• Task statement
Beginning with the first line below, retype exactly each line through the one containing "category: gazellethomsons". Leave out all pictures.

(Stored items)
----------------------------------------
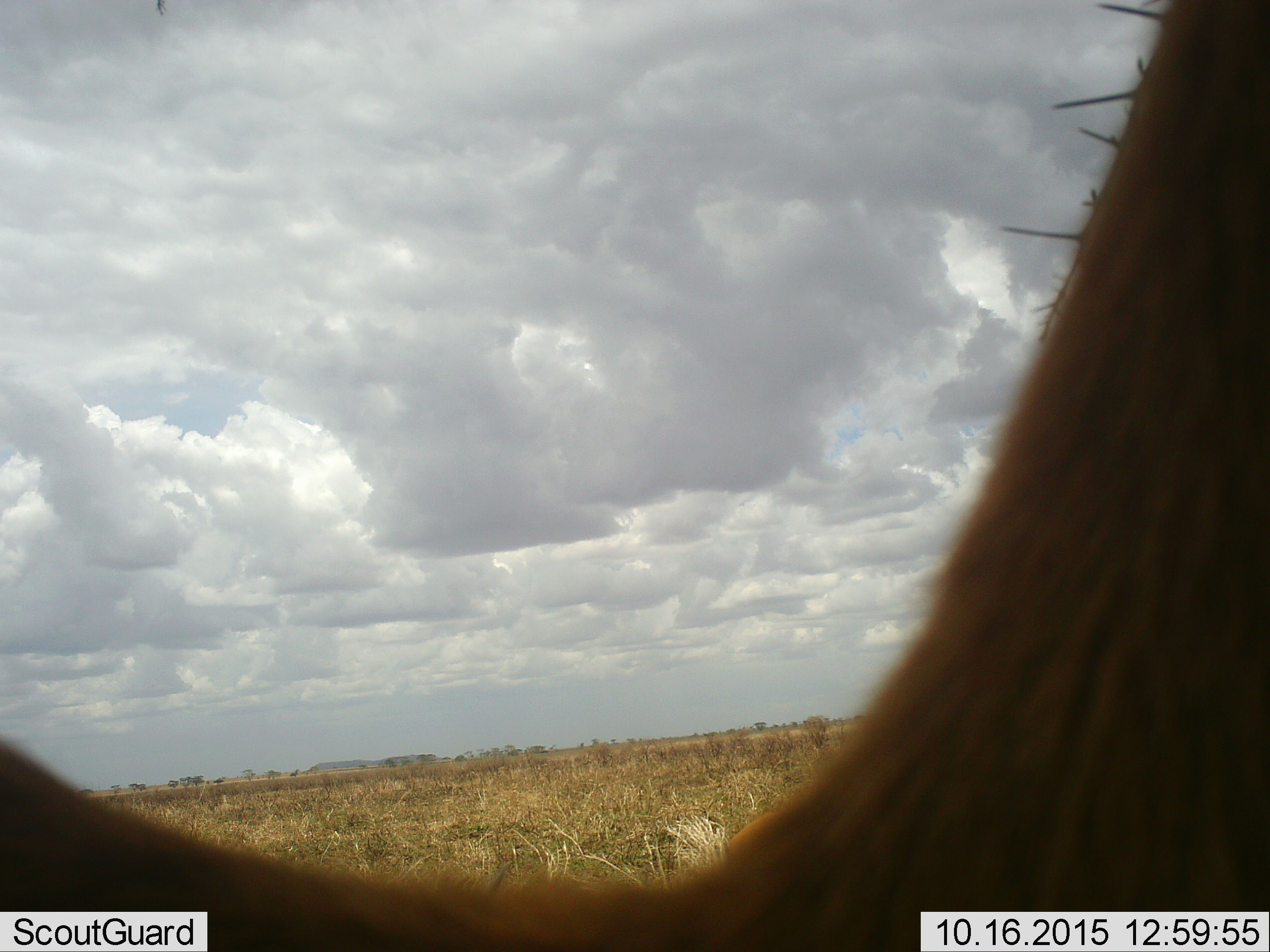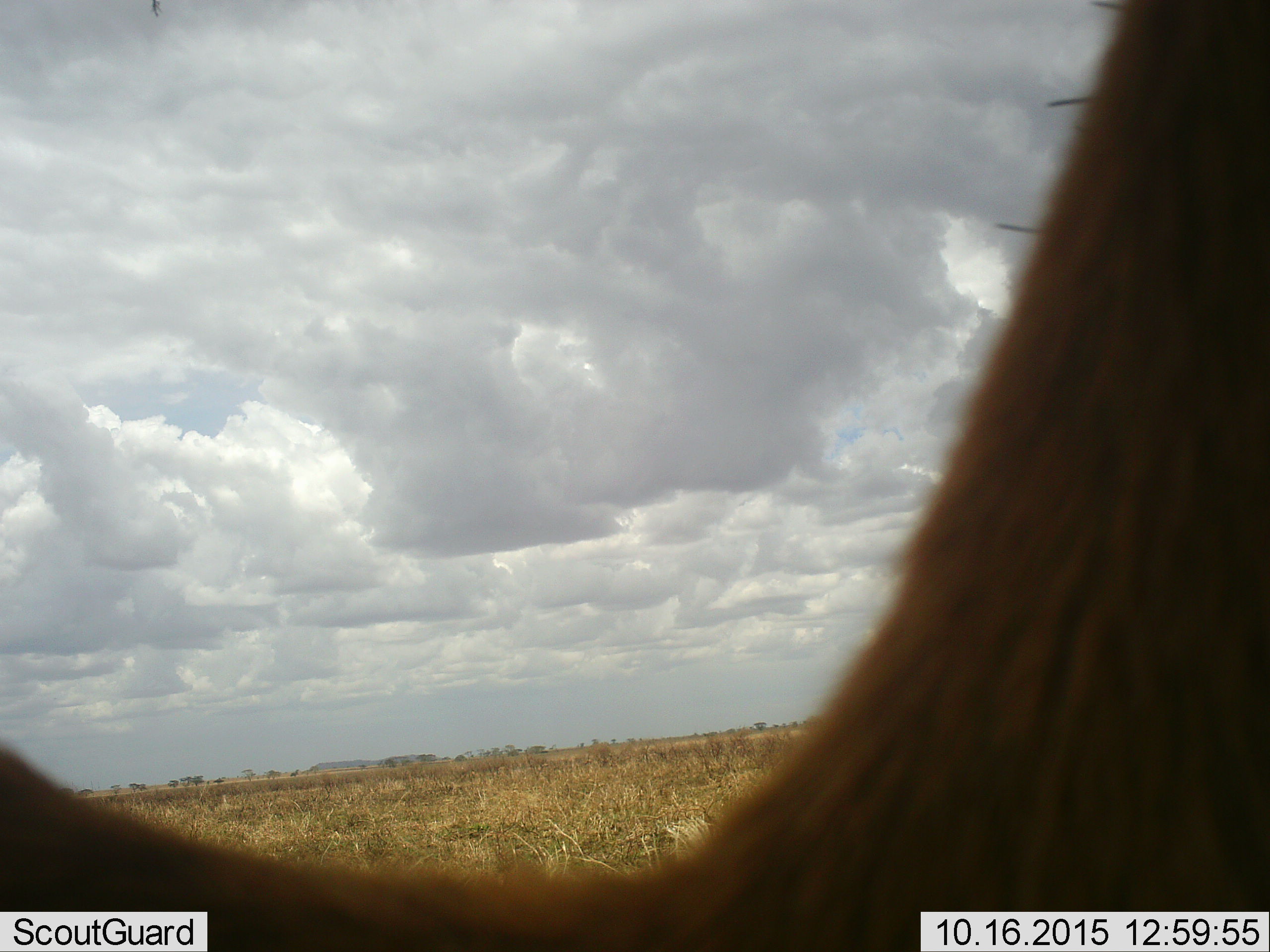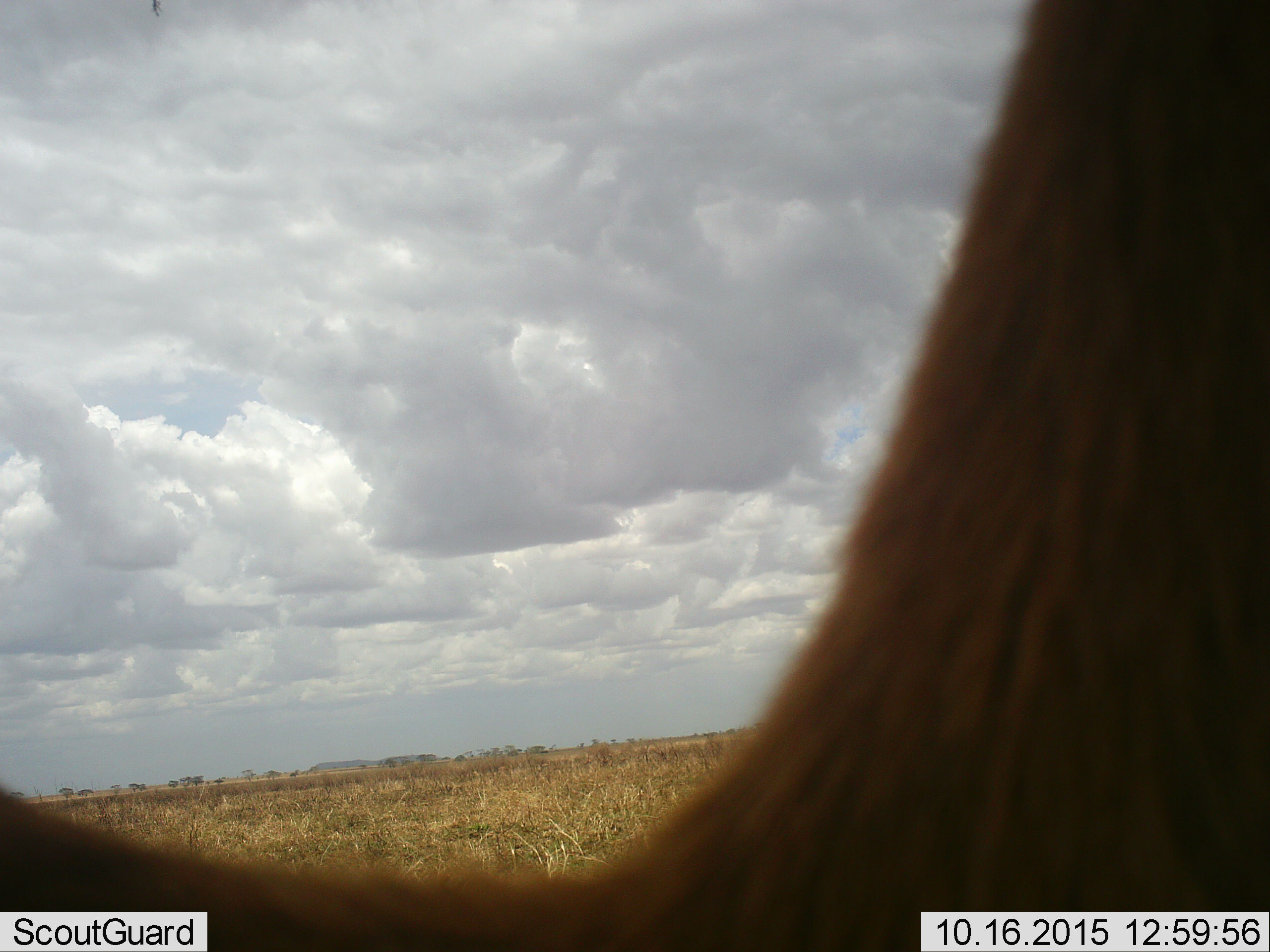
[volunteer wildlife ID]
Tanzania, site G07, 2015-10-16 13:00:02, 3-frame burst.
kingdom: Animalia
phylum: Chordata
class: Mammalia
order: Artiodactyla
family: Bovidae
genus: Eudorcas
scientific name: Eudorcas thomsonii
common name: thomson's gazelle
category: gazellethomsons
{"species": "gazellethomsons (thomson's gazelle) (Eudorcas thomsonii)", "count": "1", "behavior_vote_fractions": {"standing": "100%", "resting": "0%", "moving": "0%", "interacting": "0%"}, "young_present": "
----------------------------------------
• Solution to this problem
[volunteer wildlife ID]
Tanzania, site G07, 2015-10-16 13:00:02, 3-frame burst.
kingdom: Animalia
phylum: Chordata
class: Mammalia
order: Artiodactyla
family: Bovidae
genus: Eudorcas
scientific name: Eudorcas thomsonii
common name: thomson's gazelle
category: gazellethomsons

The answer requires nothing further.